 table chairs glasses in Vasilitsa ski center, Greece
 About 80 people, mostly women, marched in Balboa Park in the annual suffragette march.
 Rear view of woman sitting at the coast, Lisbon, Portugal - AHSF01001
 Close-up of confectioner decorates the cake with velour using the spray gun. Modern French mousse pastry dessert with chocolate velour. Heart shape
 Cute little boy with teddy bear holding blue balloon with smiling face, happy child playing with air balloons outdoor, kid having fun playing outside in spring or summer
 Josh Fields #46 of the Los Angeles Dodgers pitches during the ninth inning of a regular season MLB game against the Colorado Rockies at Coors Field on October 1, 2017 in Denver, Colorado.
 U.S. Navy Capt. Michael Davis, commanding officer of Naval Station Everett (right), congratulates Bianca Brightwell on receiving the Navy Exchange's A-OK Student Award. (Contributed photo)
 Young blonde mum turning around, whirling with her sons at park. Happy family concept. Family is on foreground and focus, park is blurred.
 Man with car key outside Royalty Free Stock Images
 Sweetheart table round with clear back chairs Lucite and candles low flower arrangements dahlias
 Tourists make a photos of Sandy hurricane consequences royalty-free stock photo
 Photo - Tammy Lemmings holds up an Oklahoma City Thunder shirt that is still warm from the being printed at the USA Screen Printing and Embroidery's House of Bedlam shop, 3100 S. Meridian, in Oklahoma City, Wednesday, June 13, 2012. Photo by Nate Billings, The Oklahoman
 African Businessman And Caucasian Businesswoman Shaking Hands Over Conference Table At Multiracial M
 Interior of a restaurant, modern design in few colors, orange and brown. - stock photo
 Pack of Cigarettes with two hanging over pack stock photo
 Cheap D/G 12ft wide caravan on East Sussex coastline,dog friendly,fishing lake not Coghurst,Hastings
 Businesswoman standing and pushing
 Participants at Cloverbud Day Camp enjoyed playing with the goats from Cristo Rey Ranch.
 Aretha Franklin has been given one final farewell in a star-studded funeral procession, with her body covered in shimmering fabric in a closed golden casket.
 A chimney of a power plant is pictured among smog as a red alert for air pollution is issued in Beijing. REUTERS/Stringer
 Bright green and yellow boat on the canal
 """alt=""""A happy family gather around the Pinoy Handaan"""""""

□ □ □

== EXERCISE BRIEF ==
Where the word "Businesswoman" shows up in a line of the records above, count that line; then give the count by itself.

== EXERCISE ANSWER ==
2